## WHAT YOU HAVE TO DO
Reproduce, word for word, the passage of the account about moving into a small apartment that falls between "We need to fit" and "walk a lot.", inclusive.

## PAGE
----
Some people will find out where we are
1.5 km from our home on March 26.
WE MOVED IN THIS LOVELY TOWN ON SPRING DAY. To get there, we drove 650 miles from northern France in a van with a loading capacity of 20 cubic meters. It was fine on highways, but much less fun on our tiny square with a big fountain in the middle. Once in our small apartment, the real fun could begin. We had to unpack 100 cardboard boxes and assemble a dozen or so pieces of furniture.
We need to fit out our apartment using only one light source: a modest roof light. There is no other window apart from the large one in our living-room. But that one is behind a sliding shutter that won’t work without… electricity. Our cap lamps (to be recharged with electricity) are more than welcome in the evening.
Aside from the little worry caused by dust and cardboard boxes scattered all over our two rooms, life is good without power and hot water. We tend to go to sleep earlier; we have our daily invigorating wash with cold water; we make our lunches with our camping stove and eat outside on our square where it usually feels like late spring; we try to get one of the (rare) decent jobs in the vicinity using a computer provided by a group of local municipalities; I write this article on my laptop at the municipal library; and we walk a lot.
----
## DATA ENTRIES
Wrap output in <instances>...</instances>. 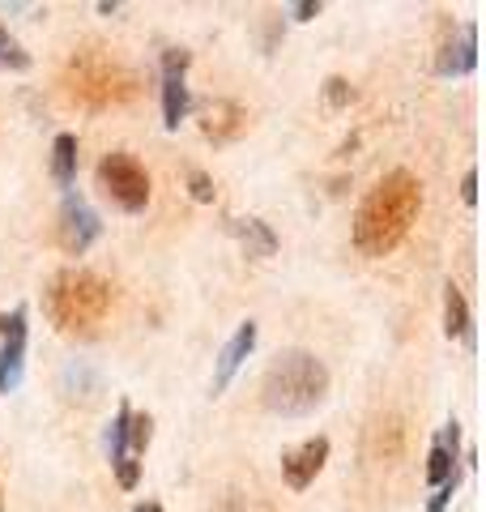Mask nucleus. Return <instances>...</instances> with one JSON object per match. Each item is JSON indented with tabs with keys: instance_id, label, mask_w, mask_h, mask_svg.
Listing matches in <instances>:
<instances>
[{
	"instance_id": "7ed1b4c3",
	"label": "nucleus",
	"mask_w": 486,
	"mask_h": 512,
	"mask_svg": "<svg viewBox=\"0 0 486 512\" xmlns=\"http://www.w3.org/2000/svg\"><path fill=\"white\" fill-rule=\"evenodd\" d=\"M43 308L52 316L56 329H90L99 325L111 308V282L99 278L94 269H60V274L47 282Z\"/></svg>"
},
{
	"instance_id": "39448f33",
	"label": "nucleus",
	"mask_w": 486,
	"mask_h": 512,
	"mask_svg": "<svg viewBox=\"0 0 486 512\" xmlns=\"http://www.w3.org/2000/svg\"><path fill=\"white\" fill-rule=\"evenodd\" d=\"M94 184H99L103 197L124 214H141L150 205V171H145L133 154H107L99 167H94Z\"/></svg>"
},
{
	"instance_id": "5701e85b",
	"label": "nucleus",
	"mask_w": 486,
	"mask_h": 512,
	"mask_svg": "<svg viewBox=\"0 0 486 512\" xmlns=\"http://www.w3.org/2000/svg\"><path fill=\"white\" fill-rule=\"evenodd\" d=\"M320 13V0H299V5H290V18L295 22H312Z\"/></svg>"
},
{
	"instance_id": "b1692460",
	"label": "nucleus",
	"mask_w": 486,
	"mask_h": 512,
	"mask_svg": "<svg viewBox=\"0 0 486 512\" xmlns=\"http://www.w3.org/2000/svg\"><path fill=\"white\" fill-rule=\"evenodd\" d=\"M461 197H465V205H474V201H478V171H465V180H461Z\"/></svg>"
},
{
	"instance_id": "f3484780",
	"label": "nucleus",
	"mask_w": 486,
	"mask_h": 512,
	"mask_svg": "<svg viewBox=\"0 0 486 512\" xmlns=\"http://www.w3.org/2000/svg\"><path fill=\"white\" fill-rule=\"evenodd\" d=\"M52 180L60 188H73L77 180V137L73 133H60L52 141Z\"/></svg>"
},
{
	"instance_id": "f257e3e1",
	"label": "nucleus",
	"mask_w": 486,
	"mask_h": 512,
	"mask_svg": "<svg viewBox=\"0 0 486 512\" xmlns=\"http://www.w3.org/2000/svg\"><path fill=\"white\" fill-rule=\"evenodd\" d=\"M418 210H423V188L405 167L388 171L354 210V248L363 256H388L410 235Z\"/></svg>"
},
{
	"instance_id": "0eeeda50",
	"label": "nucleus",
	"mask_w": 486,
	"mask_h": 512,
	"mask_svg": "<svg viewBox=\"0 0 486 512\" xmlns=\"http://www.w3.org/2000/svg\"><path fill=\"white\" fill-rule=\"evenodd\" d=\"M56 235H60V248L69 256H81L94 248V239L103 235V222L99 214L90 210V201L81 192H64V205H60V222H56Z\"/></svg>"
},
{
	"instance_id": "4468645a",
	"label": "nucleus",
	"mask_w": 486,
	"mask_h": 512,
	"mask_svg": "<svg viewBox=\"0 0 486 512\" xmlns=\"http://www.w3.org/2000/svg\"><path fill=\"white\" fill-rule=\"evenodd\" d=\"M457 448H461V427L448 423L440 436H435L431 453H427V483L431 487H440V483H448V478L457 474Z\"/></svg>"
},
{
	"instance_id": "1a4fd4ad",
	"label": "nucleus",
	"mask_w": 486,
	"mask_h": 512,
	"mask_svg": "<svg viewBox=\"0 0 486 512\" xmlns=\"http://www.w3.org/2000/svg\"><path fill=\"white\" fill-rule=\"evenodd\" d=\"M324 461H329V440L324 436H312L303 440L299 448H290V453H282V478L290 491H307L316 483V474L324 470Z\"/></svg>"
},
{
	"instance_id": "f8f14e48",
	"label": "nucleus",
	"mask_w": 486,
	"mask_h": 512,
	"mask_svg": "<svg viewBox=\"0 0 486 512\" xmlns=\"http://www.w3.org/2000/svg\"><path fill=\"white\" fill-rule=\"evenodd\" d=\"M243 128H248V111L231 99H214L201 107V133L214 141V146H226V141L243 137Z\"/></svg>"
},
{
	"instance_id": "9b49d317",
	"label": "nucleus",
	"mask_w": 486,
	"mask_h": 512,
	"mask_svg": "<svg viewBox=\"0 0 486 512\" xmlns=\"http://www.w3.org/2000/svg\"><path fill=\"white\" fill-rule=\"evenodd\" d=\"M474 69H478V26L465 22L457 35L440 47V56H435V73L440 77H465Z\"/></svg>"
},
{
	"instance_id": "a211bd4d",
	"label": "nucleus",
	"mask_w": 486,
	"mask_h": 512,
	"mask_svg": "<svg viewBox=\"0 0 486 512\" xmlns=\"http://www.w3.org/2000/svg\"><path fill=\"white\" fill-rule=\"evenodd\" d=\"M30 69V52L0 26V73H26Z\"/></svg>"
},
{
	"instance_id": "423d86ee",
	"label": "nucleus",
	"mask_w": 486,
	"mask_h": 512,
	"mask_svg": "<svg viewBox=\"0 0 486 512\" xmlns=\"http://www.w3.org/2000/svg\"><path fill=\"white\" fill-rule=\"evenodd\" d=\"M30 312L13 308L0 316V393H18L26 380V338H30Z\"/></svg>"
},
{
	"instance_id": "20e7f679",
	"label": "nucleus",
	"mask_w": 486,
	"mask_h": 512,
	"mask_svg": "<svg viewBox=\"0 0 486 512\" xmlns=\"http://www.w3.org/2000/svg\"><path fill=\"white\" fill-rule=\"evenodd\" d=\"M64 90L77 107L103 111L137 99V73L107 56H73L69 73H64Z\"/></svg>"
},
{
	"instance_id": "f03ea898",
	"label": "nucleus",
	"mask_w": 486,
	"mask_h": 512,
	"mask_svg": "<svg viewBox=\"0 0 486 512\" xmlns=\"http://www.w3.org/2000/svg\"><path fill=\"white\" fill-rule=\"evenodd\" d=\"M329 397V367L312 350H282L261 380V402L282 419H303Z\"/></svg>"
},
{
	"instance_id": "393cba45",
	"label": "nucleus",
----
## OUTPUT BELOW
We need to fit out our apartment using only one light source: a modest roof light. There is no other window apart from the large one in our living-room. But that one is behind a sliding shutter that won’t work without… electricity. Our cap lamps (to be recharged with electricity) are more than welcome in the evening.
Aside from the little worry caused by dust and cardboard boxes scattered all over our two rooms, life is good without power and hot water. We tend to go to sleep earlier; we have our daily invigorating wash with cold water; we make our lunches with our camping stove and eat outside on our square where it usually feels like late spring; we try to get one of the (rare) decent jobs in the vicinity using a computer provided by a group of local municipalities; I write this article on my laptop at the municipal library; and we walk a lot.